Joseph Coors


Joseph "Joe" Coors, Sr., was the grandson of brewer Adolph Coors and president of Coors Brewing Company.

Birth and education

Coors was born in 1917 to Alice May Kistler and Adolph Coors II. His siblings include Adolph Coors III and William Coors. He graduated from Cornell University in 1939 with a degree in chemical engineering, staying to earn a master's degree in 1940. His brother Adolph Coors III and cousin Dallas Morse Coors were his classmates, and all three were members of Kappa Alpha Society and Quill and Dagger society.

Marriage

He married Edith Holland "Holly" Hanson in 1941 and had five sons, Joseph "Joe Jr.",, Jeffrey "Jeff", Peter "Pete", Grover and John. He divorced Holly in 1987 after nearly 50 years of marriage.
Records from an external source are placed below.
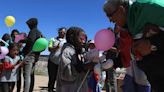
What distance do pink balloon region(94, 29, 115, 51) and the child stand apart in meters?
3.72

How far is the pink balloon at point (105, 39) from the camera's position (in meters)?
3.88

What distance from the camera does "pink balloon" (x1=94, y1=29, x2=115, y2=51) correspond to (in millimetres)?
3883

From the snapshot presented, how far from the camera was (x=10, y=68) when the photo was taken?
7.59 metres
His son Jeff described him as an adulterer and a sinner. He married Anne Elizabeth Drotning in 1988.

Sons of Joe and Holly

Joe Sr. and Holly had 28 grandchildren, and 24 great grandchildren at the time of Holly's death in 2009. Grandchildren Holly, Brad, Doug, Timothy, Michael, Andrew and Jonathan are all employees of CoorsTek.

Brewing career

After graduation, he began work in the Coors Porcelain Co., the porcelain business that helped the company survive Prohibition. With his brother William Coors, Joseph refined the cold-filtered beer manufacturing system and began America's first large-scale recycling program by offering one-cent returns on Coors aluminum cans. He served one term as a regent of the University of Colorado from 1967 to 1972, attempting to quell what he considered to be campus radicalism during the Vietnam war. He served as president of Coors from 1977 to 1985, and chief operating officer from 1980 to 1988. His leadership helped expand Coors beer distribution from 11 Western states in the 1970s to the entire United States by the early 1990s.

Politics

Coors was perhaps best known for his conservative politics and his support of Barry Goldwater and Ronald Reagan, whom he first met in Palm Springs, California in 1967. His brother William Coors once described him as "a little bit right of Attila the Hun". A founding member of the conservative Washington Heritage Foundation think tank in 1973 along with Paul Weyrich and Edwin Feulner, Coors provided $250,000 to cover its first year budget, and $300,000/year thereafter. He was also involved with the founding of the Free Congress Foundation and the Council for National Policy. He was a member of Ronald Reagan's Kitchen Cabinet after helping finance Reagan's political career as governor of California and U.S. president, and was later nominated by Reagan to sit on the board of the Corporation for Public Broadcasting.
Brewery Workers Local 366 in Golden, Colorado struck the Coors plant in August 1977. Coors continued brewery operations and replaced the striking workers who stayed out. The new workers voted to decertify the union in December 1978, officially ending the strike. The strike and decertification caused a 10-year boycott of Coors by the AFL-CIO. In the aftermath of the strike Coors required new employees to take lie detector tests, which were discontinued in August 1986.
In 1977 after a regional agreement prevented the movement of toxic aluminum waste from aluminum can production across adjacent state borders, Coors set up the Mountain States Legal Foundation, headed by local lawyer James G. Watt to fight the environmental constraints in the courts. Watt later became U.S. Secretary of the Interior, and appointed local attorney Anne Gorsuch as head of the Environmental Protection Agency to dismantle toxic waste disposal laws, causing an outcry that got her sacked by Reagan after 22 months, after which Watt was forced to resign for politically-insensitive remarks.
Coors was also known to have privately donated $65,000 to buy a light cargo plane for the Contras' effort in Nicaragua during Reagan's presidency. That donation went through National Security Council adviser Oliver North.

Death

Coors died in Rancho Mirage, California, after a three-month battle with lymphatic cancer.